Performance data is collected from several sources.
To make debug information and transformation reports available please refer to the section on building with required compiler options.
It is often the case that a simple change to the build or runtime environment can end up having a large impact on an application's performance without actually having to change the application's source code. The build and runtime hosts can be analyzed and "scored" based on several criteria; including hardware level, OS level, compiler version and build options. A report called the System Scorecard is generated which provides recommendations for how to improve the system configuration for better application performance.
The raw performance data collected for a running application comes from low level system tools that are based on sampling. For example, tprof will continually record samples of the state of the processor's instruction pointer, which contains the memory address of the currently executing instruction. After the performance run is complete the compiler debug information is used to map the recorded addresses back to their corresponding source code lines. The sample rate is configurable but is typically once every 10 milliseconds. Each sample is called a tick.
Sampling based performance data collection does have its drawbacks. There could be several processes executing on the target system in addition to the application being profiled. Its common that many of the ticks get attributed to competing processes. For this reason it is recommended to run on a relatively "quiet" system. An ideal situation would be to have a machine or LPAR dedicated to performance testing.

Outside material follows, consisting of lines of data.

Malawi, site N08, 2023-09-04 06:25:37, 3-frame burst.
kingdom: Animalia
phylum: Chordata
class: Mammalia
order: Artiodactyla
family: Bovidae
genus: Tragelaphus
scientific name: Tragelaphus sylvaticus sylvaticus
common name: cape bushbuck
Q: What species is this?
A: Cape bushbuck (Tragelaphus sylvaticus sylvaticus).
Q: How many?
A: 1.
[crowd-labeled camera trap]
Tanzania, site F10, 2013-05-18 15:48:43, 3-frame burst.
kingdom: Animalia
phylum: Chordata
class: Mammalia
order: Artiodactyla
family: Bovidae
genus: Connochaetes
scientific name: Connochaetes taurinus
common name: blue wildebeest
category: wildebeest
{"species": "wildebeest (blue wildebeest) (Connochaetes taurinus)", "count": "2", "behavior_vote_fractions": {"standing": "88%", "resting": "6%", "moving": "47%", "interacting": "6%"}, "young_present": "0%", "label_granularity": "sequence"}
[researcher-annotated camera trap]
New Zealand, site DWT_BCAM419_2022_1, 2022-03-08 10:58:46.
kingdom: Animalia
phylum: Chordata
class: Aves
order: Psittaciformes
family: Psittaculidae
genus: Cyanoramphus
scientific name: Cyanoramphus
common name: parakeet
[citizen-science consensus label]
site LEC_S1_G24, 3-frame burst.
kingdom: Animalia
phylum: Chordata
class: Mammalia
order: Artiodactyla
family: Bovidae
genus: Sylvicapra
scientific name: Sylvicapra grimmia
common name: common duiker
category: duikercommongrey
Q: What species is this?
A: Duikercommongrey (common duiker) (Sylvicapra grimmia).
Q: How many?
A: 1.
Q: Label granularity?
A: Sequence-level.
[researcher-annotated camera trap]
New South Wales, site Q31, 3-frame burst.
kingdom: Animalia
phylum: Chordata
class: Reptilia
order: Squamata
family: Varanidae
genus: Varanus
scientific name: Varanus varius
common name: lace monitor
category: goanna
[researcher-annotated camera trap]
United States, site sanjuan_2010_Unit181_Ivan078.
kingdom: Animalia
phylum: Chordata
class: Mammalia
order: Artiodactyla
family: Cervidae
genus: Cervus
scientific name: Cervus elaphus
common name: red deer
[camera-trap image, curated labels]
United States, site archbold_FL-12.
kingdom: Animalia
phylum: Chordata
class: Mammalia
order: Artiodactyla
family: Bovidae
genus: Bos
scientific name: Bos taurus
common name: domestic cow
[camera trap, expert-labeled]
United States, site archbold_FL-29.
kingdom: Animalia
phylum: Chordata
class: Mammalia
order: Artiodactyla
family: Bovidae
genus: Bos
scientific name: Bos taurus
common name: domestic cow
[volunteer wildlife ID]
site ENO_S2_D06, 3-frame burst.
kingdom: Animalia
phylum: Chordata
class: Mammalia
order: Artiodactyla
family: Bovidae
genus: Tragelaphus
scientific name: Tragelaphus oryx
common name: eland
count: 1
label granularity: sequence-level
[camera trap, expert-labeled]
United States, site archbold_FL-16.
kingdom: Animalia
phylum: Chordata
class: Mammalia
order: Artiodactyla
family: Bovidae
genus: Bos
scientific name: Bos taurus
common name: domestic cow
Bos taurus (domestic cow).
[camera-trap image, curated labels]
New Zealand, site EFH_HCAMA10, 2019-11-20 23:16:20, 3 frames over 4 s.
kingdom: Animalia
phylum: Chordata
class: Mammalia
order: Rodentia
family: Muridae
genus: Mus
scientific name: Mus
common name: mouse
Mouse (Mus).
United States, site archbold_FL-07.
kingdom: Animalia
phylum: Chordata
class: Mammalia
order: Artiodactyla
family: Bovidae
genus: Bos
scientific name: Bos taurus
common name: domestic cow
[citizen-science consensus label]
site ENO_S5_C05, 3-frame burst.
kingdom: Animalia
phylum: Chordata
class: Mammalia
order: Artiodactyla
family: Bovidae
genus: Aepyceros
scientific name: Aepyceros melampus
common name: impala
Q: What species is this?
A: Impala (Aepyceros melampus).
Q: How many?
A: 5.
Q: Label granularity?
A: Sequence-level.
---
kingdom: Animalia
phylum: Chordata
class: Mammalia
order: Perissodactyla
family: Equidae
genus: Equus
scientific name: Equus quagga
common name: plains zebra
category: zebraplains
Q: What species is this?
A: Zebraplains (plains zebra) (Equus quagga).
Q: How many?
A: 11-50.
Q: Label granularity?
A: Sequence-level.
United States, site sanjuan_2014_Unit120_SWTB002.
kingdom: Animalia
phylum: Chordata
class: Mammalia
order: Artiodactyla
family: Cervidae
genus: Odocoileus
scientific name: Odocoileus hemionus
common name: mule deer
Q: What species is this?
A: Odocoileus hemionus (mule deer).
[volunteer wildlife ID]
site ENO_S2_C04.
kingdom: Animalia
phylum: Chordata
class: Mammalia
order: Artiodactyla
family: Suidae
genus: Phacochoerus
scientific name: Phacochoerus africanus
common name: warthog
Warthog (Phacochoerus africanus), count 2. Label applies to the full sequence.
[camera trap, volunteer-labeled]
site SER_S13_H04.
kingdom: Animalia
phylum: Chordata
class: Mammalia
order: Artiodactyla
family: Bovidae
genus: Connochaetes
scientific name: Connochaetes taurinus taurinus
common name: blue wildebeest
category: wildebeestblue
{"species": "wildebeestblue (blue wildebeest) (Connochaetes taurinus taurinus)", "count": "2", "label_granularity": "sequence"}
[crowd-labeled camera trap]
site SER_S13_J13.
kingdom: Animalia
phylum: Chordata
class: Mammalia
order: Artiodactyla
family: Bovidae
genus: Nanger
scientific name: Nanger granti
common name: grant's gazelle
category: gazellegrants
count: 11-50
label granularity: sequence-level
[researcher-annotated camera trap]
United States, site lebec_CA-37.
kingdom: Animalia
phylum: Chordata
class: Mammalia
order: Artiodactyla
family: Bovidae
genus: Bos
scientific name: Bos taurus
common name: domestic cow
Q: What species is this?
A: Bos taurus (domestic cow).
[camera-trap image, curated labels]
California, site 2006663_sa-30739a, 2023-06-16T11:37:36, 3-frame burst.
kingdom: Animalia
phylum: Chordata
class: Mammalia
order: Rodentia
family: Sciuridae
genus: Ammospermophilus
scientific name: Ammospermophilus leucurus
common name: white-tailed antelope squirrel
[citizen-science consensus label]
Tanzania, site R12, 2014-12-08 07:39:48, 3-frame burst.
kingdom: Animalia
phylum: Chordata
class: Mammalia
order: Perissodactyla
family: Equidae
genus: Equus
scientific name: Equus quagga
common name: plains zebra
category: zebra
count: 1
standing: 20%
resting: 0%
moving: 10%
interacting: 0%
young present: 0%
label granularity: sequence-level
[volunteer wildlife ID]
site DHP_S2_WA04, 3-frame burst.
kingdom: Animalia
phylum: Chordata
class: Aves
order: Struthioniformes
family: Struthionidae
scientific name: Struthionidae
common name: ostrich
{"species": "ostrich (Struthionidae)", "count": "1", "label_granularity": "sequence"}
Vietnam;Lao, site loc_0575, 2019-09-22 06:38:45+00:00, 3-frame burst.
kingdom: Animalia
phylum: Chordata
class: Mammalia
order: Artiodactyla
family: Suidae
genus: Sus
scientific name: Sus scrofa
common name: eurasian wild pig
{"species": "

The ticks that correspond to the application being profiled show up under the "My Application" node in the Hotspots Browser. All other ticks are assigned to the "Other Processes" node. On AIX, system idle time for each processor is attributed to a process named wait, so "Other Processes" will always contain a wait process for each process. If a significant number of ticks are being attributed to other non-idle processes consider reducing the system load during subsequent performance runs if possible.
Since the data is based on sampling increasing the number of samples increases the statistical relevance of the collected data. It is recommended that the application being profiled run for at least 30 seconds, and preferably much longer. This can be done by choosing an input set that causes the application to run for an extended length of time or by using a script to run the application in a loop.
By default ticks are not displayed. Instead hotness is represented as a percentage relative to a scope, such as the application or the entire system. To enable the display of ticks first open the preferences dialog from the main menu at . Then navigate to the preferences page found under . Under Timing Data select show both percentage and ticks.
Call stack sampling data is collected from low level system tools. This data comes from procstack on AIX and from OProfile on Linux.
Approximately once every second the application's call stack is sampled and all of the application's currently executing functions are recorded. After the performance run is complete this information can be analyzed using the Invocations Browser.
XLC compilers have the ability to produce XML report files that describe optimizations that were performed during compilation. These reports are not strictly required, but if they are generated then more information will be available for analysis. One of the most interesting things these reports reveal is the location of function calls that got inlined during compilation.